Note: if you don't want parent values to be indexed instead of child values, you can use this strategy: http://www.derstappen-it.de/tech-blog/plone-prevent-unwanted-indexing-of-child-objects-thru-zope-acquisition

Note to @all: 21. Views III: A Talk List – Mastering Plone 5 development — Plone Training 2023 documentation mention creating an @indexer but does not explain it later... @stevepiercy @pbauer

I thought without an indexer one could only index fields. Is that wrong?

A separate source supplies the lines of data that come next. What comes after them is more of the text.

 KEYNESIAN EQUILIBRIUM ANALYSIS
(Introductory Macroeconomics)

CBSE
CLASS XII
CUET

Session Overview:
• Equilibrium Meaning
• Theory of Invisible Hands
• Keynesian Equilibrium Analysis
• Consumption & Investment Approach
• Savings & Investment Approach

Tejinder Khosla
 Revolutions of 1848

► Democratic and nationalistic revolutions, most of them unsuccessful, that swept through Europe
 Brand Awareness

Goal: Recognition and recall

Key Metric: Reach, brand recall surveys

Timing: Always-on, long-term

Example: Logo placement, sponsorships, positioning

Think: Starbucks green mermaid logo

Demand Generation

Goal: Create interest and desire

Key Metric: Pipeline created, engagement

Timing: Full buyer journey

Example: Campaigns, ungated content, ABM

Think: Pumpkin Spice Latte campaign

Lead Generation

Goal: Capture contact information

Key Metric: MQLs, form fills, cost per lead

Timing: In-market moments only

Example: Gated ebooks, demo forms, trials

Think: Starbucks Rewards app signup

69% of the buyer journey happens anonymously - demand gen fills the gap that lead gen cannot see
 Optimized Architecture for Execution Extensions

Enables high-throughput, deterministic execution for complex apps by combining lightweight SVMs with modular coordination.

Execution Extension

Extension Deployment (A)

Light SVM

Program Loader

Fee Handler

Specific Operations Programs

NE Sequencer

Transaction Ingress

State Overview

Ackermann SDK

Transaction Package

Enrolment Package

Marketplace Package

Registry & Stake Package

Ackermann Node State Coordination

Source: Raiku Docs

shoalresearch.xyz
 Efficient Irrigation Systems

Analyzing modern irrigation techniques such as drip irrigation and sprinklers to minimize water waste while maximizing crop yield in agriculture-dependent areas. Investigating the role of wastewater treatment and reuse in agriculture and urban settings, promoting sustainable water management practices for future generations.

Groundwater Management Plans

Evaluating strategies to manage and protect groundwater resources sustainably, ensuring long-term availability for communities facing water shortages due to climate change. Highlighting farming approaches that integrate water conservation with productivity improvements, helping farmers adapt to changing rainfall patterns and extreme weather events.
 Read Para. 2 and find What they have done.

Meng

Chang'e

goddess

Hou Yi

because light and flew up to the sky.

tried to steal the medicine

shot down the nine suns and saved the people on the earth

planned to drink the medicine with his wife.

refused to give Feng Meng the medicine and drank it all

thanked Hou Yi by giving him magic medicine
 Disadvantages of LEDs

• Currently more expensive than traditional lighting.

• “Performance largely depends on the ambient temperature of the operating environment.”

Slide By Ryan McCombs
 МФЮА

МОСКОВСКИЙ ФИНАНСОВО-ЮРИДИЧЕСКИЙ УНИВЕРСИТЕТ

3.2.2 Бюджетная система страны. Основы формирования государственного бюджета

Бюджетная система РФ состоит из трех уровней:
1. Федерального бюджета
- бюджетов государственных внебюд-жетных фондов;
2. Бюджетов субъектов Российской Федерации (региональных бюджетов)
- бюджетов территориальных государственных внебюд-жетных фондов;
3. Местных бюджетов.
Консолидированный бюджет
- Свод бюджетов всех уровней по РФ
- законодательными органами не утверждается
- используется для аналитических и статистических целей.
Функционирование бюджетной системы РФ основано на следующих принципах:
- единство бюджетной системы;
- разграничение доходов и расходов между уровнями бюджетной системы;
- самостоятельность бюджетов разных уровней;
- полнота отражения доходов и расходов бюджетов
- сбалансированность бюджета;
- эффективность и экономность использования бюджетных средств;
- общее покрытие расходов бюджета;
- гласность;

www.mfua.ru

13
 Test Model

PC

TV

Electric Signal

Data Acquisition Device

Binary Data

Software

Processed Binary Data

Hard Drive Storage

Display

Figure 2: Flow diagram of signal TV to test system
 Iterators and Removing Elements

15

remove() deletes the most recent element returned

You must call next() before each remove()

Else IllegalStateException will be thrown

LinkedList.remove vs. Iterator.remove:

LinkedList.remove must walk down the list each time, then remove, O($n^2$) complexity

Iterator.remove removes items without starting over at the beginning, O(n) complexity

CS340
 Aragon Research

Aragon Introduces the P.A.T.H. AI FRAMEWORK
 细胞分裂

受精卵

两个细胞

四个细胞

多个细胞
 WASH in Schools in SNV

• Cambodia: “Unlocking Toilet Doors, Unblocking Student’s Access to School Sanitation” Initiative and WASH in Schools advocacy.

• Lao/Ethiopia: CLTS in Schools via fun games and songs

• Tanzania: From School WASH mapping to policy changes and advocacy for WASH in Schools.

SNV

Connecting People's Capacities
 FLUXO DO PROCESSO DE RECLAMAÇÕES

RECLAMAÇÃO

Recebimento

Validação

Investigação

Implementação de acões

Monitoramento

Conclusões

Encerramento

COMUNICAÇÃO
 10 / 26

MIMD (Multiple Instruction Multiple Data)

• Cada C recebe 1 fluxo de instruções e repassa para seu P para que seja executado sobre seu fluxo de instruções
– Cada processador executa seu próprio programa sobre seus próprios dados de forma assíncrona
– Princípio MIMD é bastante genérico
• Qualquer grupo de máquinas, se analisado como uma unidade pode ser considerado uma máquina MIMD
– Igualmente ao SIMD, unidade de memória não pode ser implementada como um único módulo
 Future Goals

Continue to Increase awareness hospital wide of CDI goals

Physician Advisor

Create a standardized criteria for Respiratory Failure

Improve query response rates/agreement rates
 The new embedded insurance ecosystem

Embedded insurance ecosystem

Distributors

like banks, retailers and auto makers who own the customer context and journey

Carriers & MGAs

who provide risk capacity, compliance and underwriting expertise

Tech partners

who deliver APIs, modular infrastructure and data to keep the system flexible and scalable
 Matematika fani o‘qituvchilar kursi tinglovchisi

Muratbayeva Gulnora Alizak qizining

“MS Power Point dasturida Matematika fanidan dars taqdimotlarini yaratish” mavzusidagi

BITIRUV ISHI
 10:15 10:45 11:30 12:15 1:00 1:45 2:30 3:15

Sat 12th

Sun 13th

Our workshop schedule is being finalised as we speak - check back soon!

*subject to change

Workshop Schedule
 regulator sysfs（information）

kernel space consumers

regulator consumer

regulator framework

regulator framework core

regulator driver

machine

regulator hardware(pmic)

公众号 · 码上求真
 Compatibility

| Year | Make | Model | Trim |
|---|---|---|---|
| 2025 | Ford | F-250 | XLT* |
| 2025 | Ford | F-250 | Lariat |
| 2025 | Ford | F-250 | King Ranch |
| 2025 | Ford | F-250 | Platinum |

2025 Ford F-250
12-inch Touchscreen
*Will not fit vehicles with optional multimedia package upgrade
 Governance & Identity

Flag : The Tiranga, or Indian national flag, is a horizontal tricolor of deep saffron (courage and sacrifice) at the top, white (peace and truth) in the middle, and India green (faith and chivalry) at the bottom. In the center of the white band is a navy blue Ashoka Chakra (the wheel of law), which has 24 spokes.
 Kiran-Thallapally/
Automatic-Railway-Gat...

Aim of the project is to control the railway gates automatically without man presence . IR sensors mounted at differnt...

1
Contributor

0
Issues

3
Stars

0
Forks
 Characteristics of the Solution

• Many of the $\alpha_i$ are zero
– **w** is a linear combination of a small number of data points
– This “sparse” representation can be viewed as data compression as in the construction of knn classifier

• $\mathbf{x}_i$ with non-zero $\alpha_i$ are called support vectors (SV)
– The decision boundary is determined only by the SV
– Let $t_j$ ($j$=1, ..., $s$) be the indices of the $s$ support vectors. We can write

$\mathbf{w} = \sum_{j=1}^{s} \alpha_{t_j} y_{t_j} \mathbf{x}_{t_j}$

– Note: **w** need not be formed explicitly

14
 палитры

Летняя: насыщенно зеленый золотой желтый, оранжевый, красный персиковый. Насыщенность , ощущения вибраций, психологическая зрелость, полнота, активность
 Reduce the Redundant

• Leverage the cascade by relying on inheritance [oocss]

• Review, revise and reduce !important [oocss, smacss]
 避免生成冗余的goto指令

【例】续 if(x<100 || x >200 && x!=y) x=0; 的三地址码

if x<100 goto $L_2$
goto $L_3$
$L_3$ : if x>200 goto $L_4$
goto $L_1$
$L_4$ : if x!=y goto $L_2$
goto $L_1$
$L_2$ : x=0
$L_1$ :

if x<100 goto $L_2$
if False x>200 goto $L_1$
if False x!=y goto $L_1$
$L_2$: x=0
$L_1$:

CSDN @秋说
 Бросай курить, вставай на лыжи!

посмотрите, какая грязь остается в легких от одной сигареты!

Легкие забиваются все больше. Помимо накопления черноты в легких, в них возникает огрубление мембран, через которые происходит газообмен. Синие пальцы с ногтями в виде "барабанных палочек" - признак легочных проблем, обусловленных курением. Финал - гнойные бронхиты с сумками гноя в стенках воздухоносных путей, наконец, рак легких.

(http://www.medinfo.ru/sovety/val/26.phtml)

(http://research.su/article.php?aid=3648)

Ps: I have been used to using a custom inexer for int fields with colletive collectionfilter (they only works when they are strings)

Another approach is to register an IObjectMovedEvent for those folderish content_types that are allowed to have "Ships" and then to have a subscriber that re-counts the "Ships" and updates your ship count whenever a "Ship" has been added or removed.

IObjectMovedEvent (a super-type of IObjectAddedEvent and IObjectRemovedEvent) is fired when an object is added to, removed from, renamed in, or moved between containers.

Your subscriber could store the count is some place, e.g. in a field "ship_count" of your "Company" folder.

The "Company" folder (or folders if more than one) could be programmatically queried from the subscriber instead of hard wiring it in the subscriber.

1 Like

Would you please create an issue and assign it to @pbauer and @ksuess, or make a PR? They are the primary maintainers of that training. I lack familiarity of the topic to contribute. Thank you!

A bit off topic, but it looks like collectionfilter does not work without a field with the exact same name as the index.